AIM OF THE EXERCISE -
The entries below contain pictures, which are to be left out; write out exactly, and only, the lines from the line with "𝐍𝐞𝐥𝐬𝐨𝐧 𝐁𝐞𝐫𝐫𝐢𝐨, 𝐏𝐡𝐃" up to and including the line with "VS Anche se".

INFORMATION -

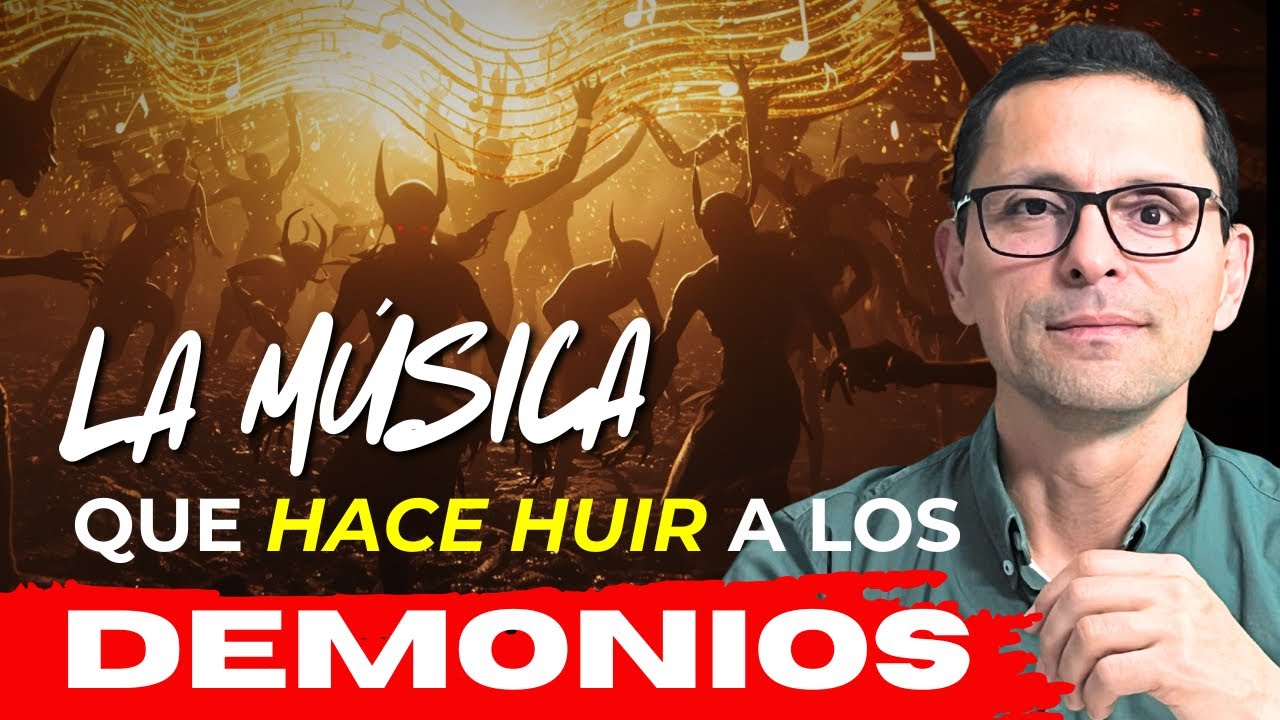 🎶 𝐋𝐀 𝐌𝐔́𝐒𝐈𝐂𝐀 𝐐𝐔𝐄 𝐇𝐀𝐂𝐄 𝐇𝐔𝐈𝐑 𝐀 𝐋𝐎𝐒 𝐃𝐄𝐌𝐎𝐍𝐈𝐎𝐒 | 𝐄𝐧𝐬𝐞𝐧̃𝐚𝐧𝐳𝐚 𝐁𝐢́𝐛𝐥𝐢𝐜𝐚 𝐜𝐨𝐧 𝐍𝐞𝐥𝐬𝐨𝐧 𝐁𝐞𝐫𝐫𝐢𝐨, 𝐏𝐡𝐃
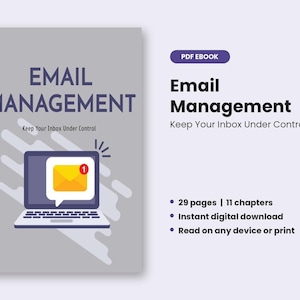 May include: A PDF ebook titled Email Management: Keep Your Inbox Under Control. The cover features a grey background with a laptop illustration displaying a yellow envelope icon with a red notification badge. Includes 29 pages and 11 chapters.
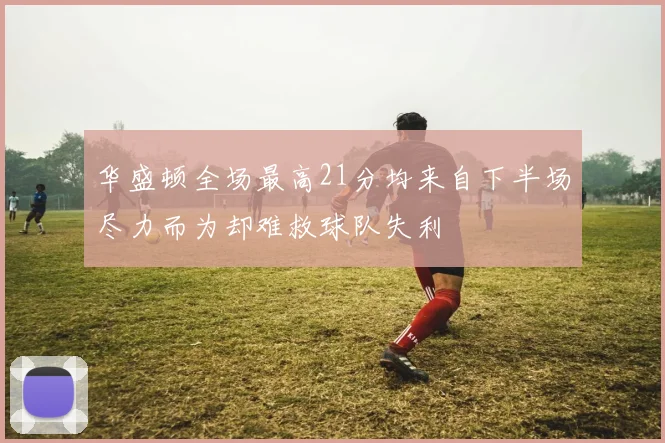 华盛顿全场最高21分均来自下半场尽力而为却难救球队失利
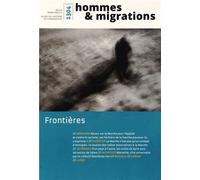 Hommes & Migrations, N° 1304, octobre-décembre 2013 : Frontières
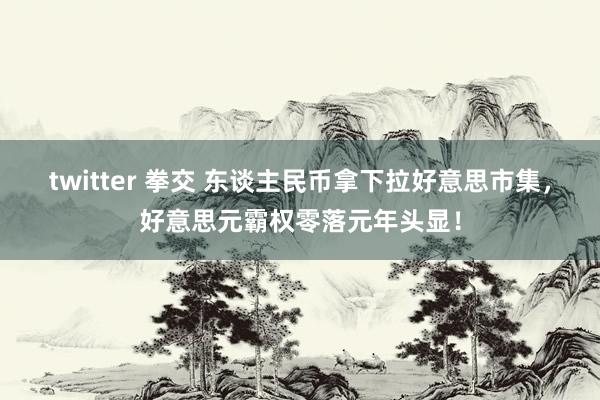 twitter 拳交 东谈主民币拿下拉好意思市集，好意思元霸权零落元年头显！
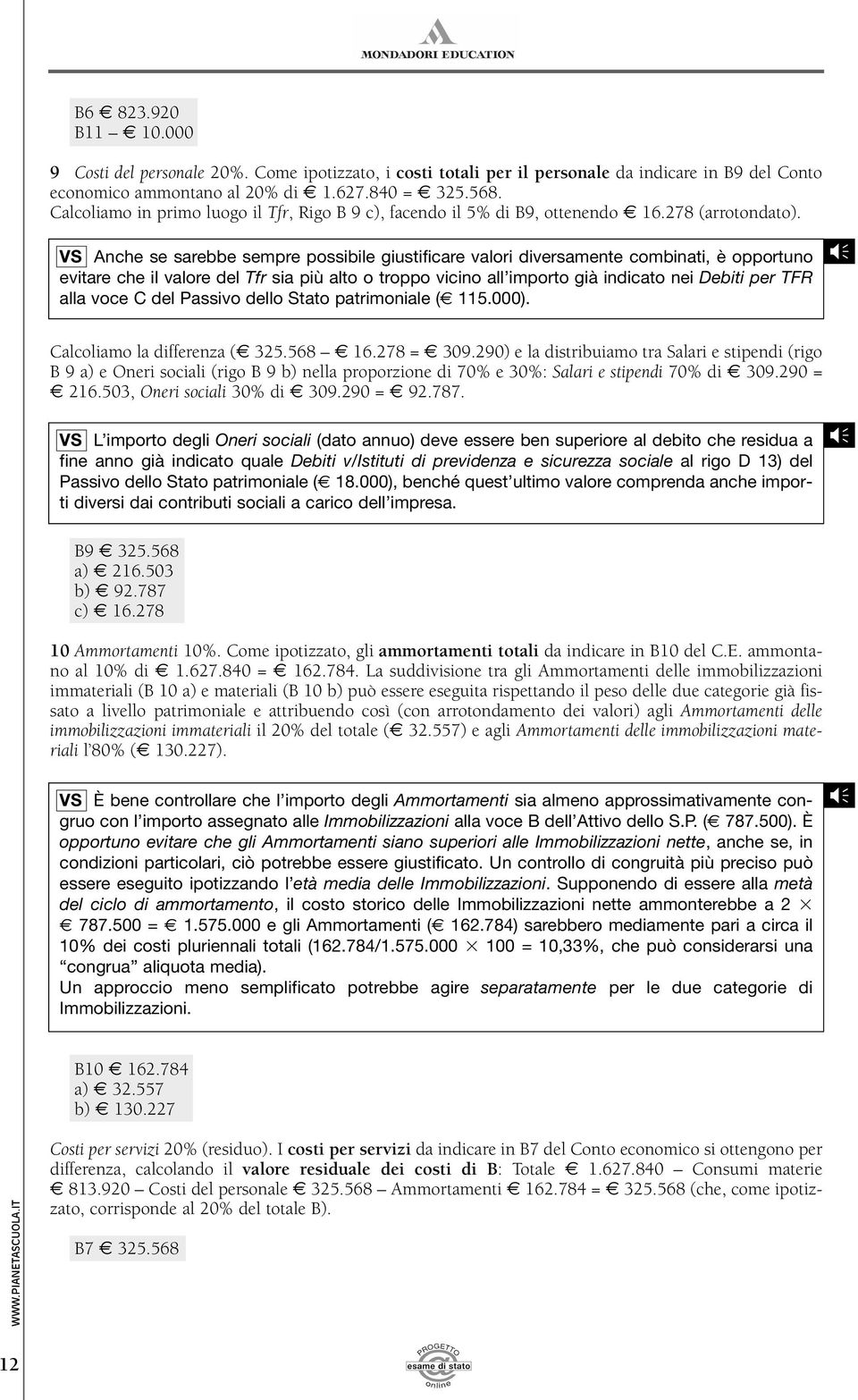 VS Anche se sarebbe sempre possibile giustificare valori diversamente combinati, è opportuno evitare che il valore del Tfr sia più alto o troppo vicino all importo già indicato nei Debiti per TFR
* * *
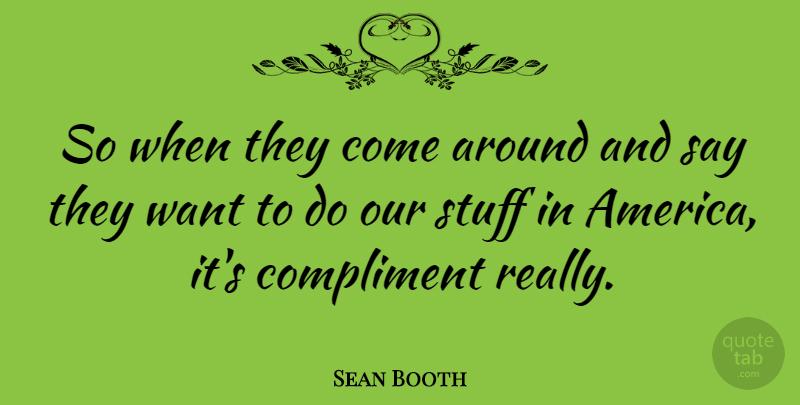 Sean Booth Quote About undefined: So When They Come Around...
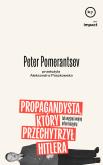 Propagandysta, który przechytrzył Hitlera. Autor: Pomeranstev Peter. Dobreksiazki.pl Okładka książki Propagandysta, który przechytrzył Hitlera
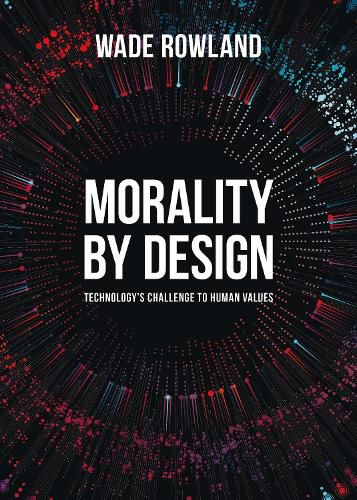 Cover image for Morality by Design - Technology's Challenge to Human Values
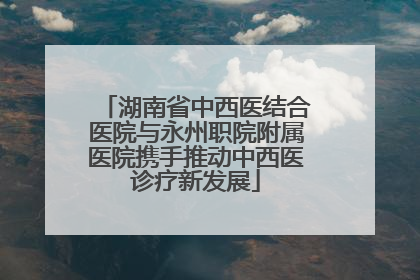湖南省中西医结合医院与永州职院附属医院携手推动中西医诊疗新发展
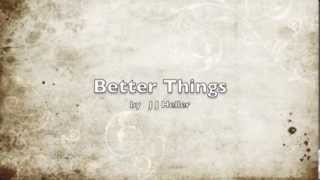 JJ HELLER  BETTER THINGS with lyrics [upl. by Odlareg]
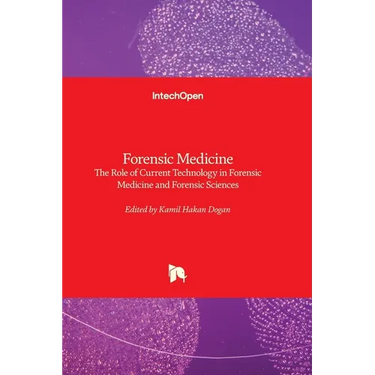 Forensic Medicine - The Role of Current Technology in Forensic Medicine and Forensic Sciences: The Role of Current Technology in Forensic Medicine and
* * *
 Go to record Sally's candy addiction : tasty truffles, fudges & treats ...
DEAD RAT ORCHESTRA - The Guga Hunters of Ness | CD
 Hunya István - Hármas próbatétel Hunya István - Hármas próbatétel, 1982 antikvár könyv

TASK RESPONSE -
 🎶 𝐋𝐀 𝐌𝐔́𝐒𝐈𝐂𝐀 𝐐𝐔𝐄 𝐇𝐀𝐂𝐄 𝐇𝐔𝐈𝐑 𝐀 𝐋𝐎𝐒 𝐃𝐄𝐌𝐎𝐍𝐈𝐎𝐒 | 𝐄𝐧𝐬𝐞𝐧̃𝐚𝐧𝐳𝐚 𝐁𝐢́𝐛𝐥𝐢𝐜𝐚 𝐜𝐨𝐧 𝐍𝐞𝐥𝐬𝐨𝐧 𝐁𝐞𝐫𝐫𝐢𝐨, 𝐏𝐡𝐃
 May include: A PDF ebook titled Email Management: Keep Your Inbox Under Control. The cover features a grey background with a laptop illustration displaying a yellow envelope icon with a red notification badge. Includes 29 pages and 11 chapters.
 华盛顿全场最高21分均来自下半场尽力而为却难救球队失利
 Hommes & Migrations, N° 1304, octobre-décembre 2013 : Frontières
 twitter 拳交 东谈主民币拿下拉好意思市集，好意思元霸权零落元年头显！
 VS Anche se sarebbe sempre possibile giustificare valori diversamente combinati, è opportuno evitare che il valore del Tfr sia più alto o troppo vicino all importo già indicato nei Debiti per TFR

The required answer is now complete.